But I was born in the same year, and my understanding of popular culture isn't weighed down by this belief. Perhaps that's because I was born under a different star sign [f]; or perhaps it's because I took the work of postmodernists such as Lyotard more seriously than Reynolds and have made terms such as irony, incredulity, and insouciance watchwords rather than belief, teleology, destiny, etc.        
 
Again, by his own admission, his obsession with and loyalty to music served only to consolidate his outmoded ideas and beliefs:
 
"Although by the early eighties modernism was thoroughly eclipsed within art and architecture, and postmodernism was seeping into popular music, the spirit of modernist pop carried on with rave and the experimental fringe of rock. These surges of renewal served as a booster shot for me, reconfirming the modernist credo [...]" [404] 
 
That's a really rather terrible admission of bias; superhonest, but shocking. And for me it confirms Jamie Reid's idea that music prevents you thinking for yourself [g]. 
 
Reynolds continues: "There is an argument that the linear model of progress is an ideological figment [...] [404] - well, yes, I made exactly this argument earlier in this post.

◆ **The data**:

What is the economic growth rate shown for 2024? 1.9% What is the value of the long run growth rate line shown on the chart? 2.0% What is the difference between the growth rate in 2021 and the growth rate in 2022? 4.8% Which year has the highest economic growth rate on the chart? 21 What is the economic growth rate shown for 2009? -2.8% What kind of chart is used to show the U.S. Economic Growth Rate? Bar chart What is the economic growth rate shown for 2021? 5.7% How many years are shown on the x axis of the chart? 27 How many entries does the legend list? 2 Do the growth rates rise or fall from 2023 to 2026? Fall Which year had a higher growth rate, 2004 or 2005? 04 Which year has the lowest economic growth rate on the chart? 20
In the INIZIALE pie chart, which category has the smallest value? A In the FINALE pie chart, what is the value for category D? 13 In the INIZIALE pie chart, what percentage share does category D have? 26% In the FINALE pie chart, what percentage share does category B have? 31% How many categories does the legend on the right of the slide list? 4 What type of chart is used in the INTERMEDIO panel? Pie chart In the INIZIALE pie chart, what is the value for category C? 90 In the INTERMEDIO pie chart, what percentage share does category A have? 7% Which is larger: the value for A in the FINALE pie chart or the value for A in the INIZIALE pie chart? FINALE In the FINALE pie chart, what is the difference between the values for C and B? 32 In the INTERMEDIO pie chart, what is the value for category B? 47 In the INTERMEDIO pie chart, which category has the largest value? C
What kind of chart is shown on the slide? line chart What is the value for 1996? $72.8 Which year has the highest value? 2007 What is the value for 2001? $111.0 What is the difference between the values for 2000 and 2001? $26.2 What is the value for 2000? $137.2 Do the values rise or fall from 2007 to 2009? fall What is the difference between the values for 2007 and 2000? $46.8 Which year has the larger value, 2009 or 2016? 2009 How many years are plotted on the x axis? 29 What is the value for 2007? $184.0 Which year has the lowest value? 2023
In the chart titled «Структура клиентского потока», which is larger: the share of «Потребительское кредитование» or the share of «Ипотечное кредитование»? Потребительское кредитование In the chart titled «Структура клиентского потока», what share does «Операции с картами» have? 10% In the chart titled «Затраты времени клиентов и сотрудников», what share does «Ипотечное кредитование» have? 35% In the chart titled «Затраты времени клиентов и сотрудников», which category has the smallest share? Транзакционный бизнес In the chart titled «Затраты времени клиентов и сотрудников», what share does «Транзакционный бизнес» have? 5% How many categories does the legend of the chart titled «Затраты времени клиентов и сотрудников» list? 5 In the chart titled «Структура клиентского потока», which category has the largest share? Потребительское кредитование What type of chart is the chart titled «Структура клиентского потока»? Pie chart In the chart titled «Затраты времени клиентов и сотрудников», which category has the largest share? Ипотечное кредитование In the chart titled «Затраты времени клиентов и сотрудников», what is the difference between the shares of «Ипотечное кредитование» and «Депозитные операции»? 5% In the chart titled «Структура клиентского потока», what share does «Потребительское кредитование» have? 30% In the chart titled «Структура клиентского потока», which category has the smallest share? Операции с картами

◆ **Assigned task**: Write the next part of the piece criticizing Reynolds's modernist view of pop music, picking up right after its last sentence. The data has no part in this.

◆ **Output of the task**:
But despite having his belief in progress badly shaken by recent events, Reynolds sadly chooses to avoid the argument and instead just doubles-down on his position: "As a died-in-the-wool [sic] modernist [...] I would find it hard to break the habit of a lifetime [...] Giving it up would feel like giving in, learning to settle for less." [404]  
 
Again, that's honest, but disappointing: he sounds like one of those Japanese soldiers stranded on a Pacific desert island for many long years and refusing to accept the war finished long ago. I know some people admire holdouts - and perhaps there is something admirable about an act of defiant resistance - but ... well, there are surely better hills to die on than that of popular music. 
 
 
IX.  
 
Reynolds doesn't like flatness and so he won't think much of Pancake Tuesday, Jane Birkin's physique, or the Deleuze and Guattari text recommended earlier. 
 
For as the title suggests, Mille plateaux is all about flat terrain and molecular politics, rather than mountain peaks and what Reynolds describes as the momentous and by which he refers to molar events and the idea that these alone bring about significant historical change or progress.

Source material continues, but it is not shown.